Data records
:::::
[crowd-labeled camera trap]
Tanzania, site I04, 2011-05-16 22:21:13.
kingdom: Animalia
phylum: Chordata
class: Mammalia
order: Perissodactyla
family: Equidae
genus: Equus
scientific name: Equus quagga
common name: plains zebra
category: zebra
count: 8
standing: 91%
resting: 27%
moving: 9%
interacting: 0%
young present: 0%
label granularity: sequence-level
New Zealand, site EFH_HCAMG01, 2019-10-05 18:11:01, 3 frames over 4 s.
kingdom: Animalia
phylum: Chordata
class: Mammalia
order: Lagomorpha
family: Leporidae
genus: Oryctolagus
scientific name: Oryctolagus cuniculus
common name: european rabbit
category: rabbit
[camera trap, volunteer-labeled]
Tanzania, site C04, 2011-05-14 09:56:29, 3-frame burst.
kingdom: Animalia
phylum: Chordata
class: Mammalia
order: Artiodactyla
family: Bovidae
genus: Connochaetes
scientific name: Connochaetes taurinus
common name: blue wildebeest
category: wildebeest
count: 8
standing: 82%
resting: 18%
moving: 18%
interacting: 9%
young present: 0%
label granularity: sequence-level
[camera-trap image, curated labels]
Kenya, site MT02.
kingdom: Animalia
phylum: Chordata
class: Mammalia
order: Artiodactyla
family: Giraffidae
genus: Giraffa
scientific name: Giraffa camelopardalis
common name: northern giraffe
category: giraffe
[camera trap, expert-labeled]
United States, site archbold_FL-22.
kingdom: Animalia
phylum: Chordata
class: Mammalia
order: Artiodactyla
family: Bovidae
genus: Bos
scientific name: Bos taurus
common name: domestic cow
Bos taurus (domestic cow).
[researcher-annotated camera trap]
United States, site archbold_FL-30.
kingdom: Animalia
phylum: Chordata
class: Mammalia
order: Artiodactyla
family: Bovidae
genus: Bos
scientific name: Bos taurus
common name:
:::::
— EXERCISE DIRECTIONS —
Each line of the data is to be restated exactly.

— ANSWER TO THIS EXERCISE —
[crowd-labeled camera trap]
Tanzania, site I04, 2011-05-16 22:21:13.
kingdom: Animalia
phylum: Chordata
class: Mammalia
order: Perissodactyla
family: Equidae
genus: Equus
scientific name: Equus quagga
common name: plains zebra
category: zebra
count: 8
standing: 91%
resting: 27%
moving: 9%
interacting: 0%
young present: 0%
label granularity: sequence-level
New Zealand, site EFH_HCAMG01, 2019-10-05 18:11:01, 3 frames over 4 s.
kingdom: Animalia
phylum: Chordata
class: Mammalia
order: Lagomorpha
family: Leporidae
genus: Oryctolagus
scientific name: Oryctolagus cuniculus
common name: european rabbit
category: rabbit
[camera trap, volunteer-labeled]
Tanzania, site C04, 2011-05-14 09:56:29, 3-frame burst.
kingdom: Animalia
phylum: Chordata
class: Mammalia
order: Artiodactyla
family: Bovidae
genus: Connochaetes
scientific name: Connochaetes taurinus
common name: blue wildebeest
category: wildebeest
count: 8
standing: 82%
resting: 18%
moving: 18%
interacting: 9%
young present: 0%
label granularity: sequence-level
[camera-trap image, curated labels]
Kenya, site MT02.
kingdom: Animalia
phylum: Chordata
class: Mammalia
order: Artiodactyla
family: Giraffidae
genus: Giraffa
scientific name: Giraffa camelopardalis
common name: northern giraffe
category: giraffe
[camera trap, expert-labeled]
United States, site archbold_FL-22.
kingdom: Animalia
phylum: Chordata
class: Mammalia
order: Artiodactyla
family: Bovidae
genus: Bos
scientific name: Bos taurus
common name: domestic cow
Bos taurus (domestic cow).
[researcher-annotated camera trap]
United States, site archbold_FL-30.
kingdom: Animalia
phylum: Chordata
class: Mammalia
order: Artiodactyla
family: Bovidae
genus: Bos
scientific name: Bos taurus
common name:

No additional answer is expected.